Problem:
Find every line in the rows below that contains the word "sigmoid", and copy each of those lines.

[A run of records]
---
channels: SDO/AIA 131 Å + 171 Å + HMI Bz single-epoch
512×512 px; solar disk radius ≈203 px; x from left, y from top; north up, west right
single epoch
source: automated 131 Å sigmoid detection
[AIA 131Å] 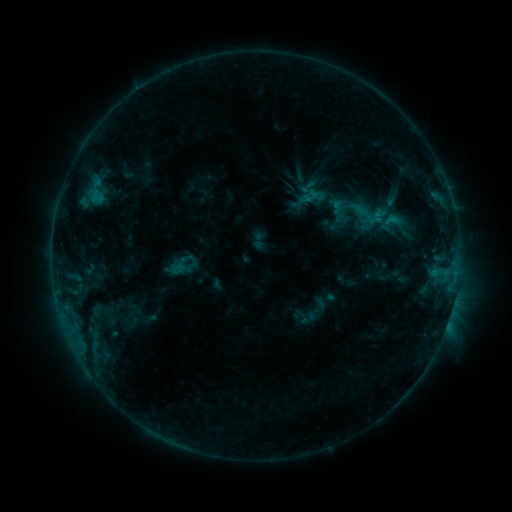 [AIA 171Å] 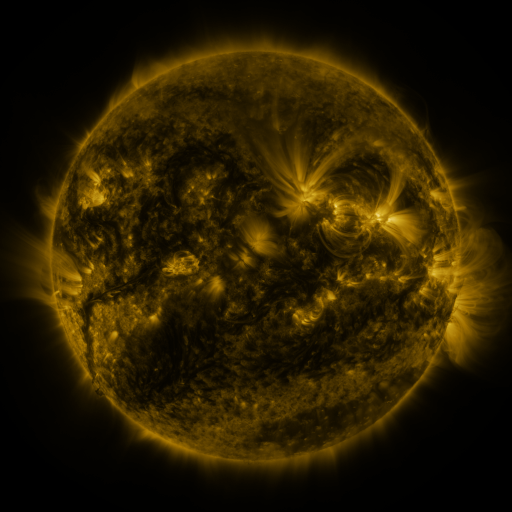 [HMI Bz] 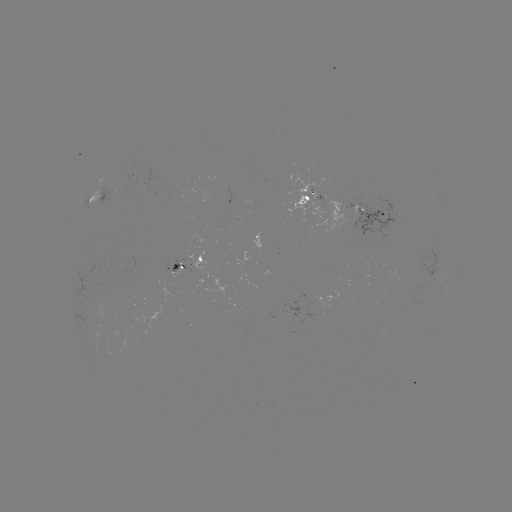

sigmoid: <bbox>167, 252, 196, 277</bbox>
---
Response to the task:
source: automated 131 Å sigmoid detection
sigmoid: <bbox>167, 252, 196, 277</bbox>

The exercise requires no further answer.